> **Task goal**
Edit the piece on Indonesia's economy by reproducing the passage that begins at the words "It is not quite" and stops after "Crisis behind us.", with "satisfaction" changed to "optimism".

> **Provided text**
Is it soon to be party time in Indonesia?
Is it soon to be party time in Indonesia?
David J. Green, Country Director ADB Indonesia Resident Mission,
Jakarta, dgreen@adb.org
In many circles in Indonesia there is a sense of confidence
that has not been present in years. True, the economy is hardly
booming at 3 percent-4 percent growth each year and unemployment
is unlikely to go down. But the stock market is one of the better
performers in Asia, the rupiah has appreciated, inflation is
under 10 percent, and money is coming back into the country after
years of capital outflow. If this were an American TV situation
comedy, someone would yell "party time" and we would fade into a
commercial.
It is not quite party time, but there are some reasons for
satisfaction -- reasons for looking forward and, in emotional
terms at least, leaving some of the ugly experience of the Asian
Crisis behind us.
Not convinced? Let's try what we called in school a thought
experiment. Suppose we were sitting together 10 months ago and I
told you that Indonesia would face a horrific terrorist bombing
in Bali that would bring tourism to a halt (at least
temporarily), a war in Iraq that would bring thousands of
demonstrators to the streets of Jakarta, and an unknown disease
that would sweep out of China to scare off travelers in Asia. You
would have sold rupiah.
Indonesia has weathered these shocks without serious setback
to macroeconomic stabilization. There are some very positive
reasons why. The country has garnered a solid track record in
fiscal policy. The Minister of Finance doesn't promise to spend
more than he has, and usually doesn't even spend what he does
have. Fiscal deficits have been smaller repeatedly than budgeted,
with the difference easing the debt management problem.
Although the total public debt hasn't shrunk much; because of
a growing economy, an appreciating currency, and lower interest
rates, the burden of the debt is easier to bear. Monetary policy,
after several years of uneven performance, finally appears to be
keeping inflation in single digit terms.
Money is coming back, partly because the government is selling
solid assets under its privatization program. Indonesia is
divesting decades old holdings in plantations and firms as well
as the banks and other assets accumulated during the late-1990s
Crisis.
So, why not party? For one, life isn't a situation comedy --
there is no commercial break from long-term problems. More
importantly, what we are seeing in Indonesia is as much a product
of weakness as it is real strength.

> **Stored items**
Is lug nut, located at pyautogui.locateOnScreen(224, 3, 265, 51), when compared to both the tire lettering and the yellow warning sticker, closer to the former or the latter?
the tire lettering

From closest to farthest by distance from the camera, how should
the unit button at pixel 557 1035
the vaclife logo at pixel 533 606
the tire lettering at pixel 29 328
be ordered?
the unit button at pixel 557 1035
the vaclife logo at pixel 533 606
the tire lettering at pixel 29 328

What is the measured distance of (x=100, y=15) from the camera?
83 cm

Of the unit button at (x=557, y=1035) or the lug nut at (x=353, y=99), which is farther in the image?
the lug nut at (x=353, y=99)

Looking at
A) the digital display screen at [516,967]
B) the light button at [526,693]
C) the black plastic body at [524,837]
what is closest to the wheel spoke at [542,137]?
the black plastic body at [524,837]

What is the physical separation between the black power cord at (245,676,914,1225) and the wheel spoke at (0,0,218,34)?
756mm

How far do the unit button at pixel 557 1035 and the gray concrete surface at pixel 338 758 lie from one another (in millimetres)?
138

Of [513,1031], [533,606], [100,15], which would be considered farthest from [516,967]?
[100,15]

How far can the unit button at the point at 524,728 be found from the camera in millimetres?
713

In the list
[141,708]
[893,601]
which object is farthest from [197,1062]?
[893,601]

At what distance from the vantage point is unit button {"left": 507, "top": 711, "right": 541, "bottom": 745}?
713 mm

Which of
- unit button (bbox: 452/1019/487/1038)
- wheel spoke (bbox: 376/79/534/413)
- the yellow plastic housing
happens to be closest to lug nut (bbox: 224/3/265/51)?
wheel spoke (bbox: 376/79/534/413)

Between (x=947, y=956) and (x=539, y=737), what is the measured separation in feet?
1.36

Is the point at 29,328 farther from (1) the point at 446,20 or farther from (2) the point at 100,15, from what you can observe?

> **Output below**
It is not quite party time, but there are some reasons for
optimism -- reasons for looking forward and, in emotional
terms at least, leaving some of the ugly experience of the Asian
Crisis behind us.